Real-Time Privacy Risk Measurement with Privacy Tokens for Gradient Leakage
Jiayang Meng, Tao Huang, Hong Chen, Xin Shi, Qingyu Huang, Chen Hou
TL;DR
The paper addresses gradient leakage during training in privacy-sensitive domains by introducing privacy tokens—embeddings of intermediate gradients—and using Mutual Information between training data and gradients, estimated with a Mutual Information Neural Estimator, to quantify leakage in real time. It formalizes $I(\mathcal{X}; G)$ via the Donsker-Varadhan representation and designs a MINE-based network that fuses data features from intermediate layers with gradient tokens (via Autoencoder or Transformer) to estimate leakage continuously. Through experiments on CIFAR-10 and CelebA-HQ with multiple architectures, the authors show that MI differences between matched and mismatched data–gradient pairs correlate with the success of gradient-based attacks, validating the approach as a proactive privacy monitoring tool. The results suggest practical implications for adaptive privacy budgets and reinforce the potential of privacy tokens for safer deployment of deep learning in sensitive applications.
Abstract
The widespread deployment of deep learning models in privacy-sensitive domains has amplified concerns regarding privacy risks, particularly those stemming from gradient leakage during training. Current privacy assessments primarily rely on post-training attack simulations. However, these methods are inherently reactive, unable to encompass all potential attack scenarios, and often based on idealized adversarial assumptions.

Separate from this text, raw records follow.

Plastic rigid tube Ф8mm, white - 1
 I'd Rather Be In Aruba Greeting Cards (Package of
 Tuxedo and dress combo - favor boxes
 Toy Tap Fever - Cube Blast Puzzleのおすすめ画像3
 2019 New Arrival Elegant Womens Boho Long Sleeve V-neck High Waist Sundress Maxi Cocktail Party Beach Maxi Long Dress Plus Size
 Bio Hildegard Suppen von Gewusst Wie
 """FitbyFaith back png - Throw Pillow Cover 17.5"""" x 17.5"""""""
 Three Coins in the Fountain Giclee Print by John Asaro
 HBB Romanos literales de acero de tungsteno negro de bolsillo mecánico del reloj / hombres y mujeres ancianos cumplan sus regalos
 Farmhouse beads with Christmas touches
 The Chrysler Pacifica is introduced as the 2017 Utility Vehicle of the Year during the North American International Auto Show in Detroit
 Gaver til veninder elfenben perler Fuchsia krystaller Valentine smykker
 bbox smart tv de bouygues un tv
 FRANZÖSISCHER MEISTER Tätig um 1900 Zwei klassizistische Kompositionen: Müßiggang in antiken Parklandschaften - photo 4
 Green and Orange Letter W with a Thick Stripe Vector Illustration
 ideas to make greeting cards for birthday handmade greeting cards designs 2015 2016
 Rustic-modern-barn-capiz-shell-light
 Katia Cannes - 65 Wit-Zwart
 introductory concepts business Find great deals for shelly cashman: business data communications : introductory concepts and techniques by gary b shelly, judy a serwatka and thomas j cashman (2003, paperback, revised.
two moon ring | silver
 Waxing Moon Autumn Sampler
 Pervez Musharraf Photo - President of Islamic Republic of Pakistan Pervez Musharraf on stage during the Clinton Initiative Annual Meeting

These limitations underscore the need for proactive approaches to privacy risk assessment during the training process. To address this gap, we propose the concept of privacy tokens, which are derived directly from private gradients during training. Privacy tokens encapsulate gradient features and, when combined with data features, offer valuable insights into the extent of private information leakage from training data, enabling real-time measurement of privacy risks without relying on adversarial attack simulations. Additionally, we employ Mutual Information (MI) as a robust metric to quantify the relationship between training data and gradients, providing precise and continuous assessments of privacy leakage throughout the training process. Extensive experiments validate our framework, demonstrating the effectiveness of privacy tokens and MI in identifying and quantifying privacy risks. This proactive approach marks a significant advancement in privacy monitoring, promoting the safer deployment of deep learning models in sensitive applications.